A lei não nos fala sobre nosso corpo, nossas necessidades, nossa situação individual. A lei também não nos fala sobre condições sociais, interferências políticas, meios de construção. A lei não é lei. Ela é questionável, contornável, discutível. Não é a toa que existe a advocacia, que existam “atenuantes”.
E a lei não é justa. Especialmente isso. É preciso urgentemente fazer essa desassociação. Vamos lá, voltando a guerra às drogas. O consumo de drogas é feito em todas as classes sociais, embora de diferentes formas, justamente de acordo com o meio, mas de maneira geral, dá para dizer que todo mundo consome drogas, não dá? Ricos e pobres, brancos e negros. Aqui tem um estudo legal sobre isso (mas com dados norte-americanos).
Mas olha só, é bem explícito quem é que pega cadeia por causa do consumo e da venda de drogas. Tá bem claro quem é que é perseguido, quem morre na porta de casa por causa da tal “guerra às drogas”. Até a notícia deixa claro: Quando é negro e pobre, é traficante. Quando é branco é “jovem de classe média” ou “fornecedor de drogas”, quando é político e futuro candidato a presidência da república, é só um mal-entendido.
Ou seja, se você nunca passou um tempo na cadeia, não significa que você não fez nada errado, significa apenas que você nunca foi pego. E você nunca ter sido pego diz muito mais sobre a posição social que você habita, a cor da sua pele, o seu local de fala, do que sobre a sua ética e caráter. Aliás, como lei não é o mesmo que justiça, agir dentro dela não é o mesmo que ser justo, nem honesto, nem de caráter. Se ser “criminoso” é ser apontado e culpado por uma sociedade e sistema carcerários extremamente corrompidos, desumanos e lotados de preconceitos, como vamos pautar nossa esperança nisso? Como vamos confiar nosso senso de justiça nisso? Quem é que está sendo criminoso? Em alguns casos, a própria existência é um crime, aos olhos de quem está em posição de julgamento (digno de intervenção militar, pena de morte, etc).

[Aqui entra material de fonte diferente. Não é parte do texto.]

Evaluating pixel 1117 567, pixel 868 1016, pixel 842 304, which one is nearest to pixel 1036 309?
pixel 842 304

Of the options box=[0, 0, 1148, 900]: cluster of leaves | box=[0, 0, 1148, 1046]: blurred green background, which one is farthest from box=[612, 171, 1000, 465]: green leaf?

E ia falar mais um montão, sobre essa cena do senado atual, sobre porque as pessoas insistem tanto para nós ensinarmos nossos filhos a “obedecer”, seguir a lei e gostar de polícia. Mas já falei um montão, né? No fim das contas, é isso, ser fora-da-lei, as vezes é só questão de ser (existir e resistir). Um salve aos clandestinos.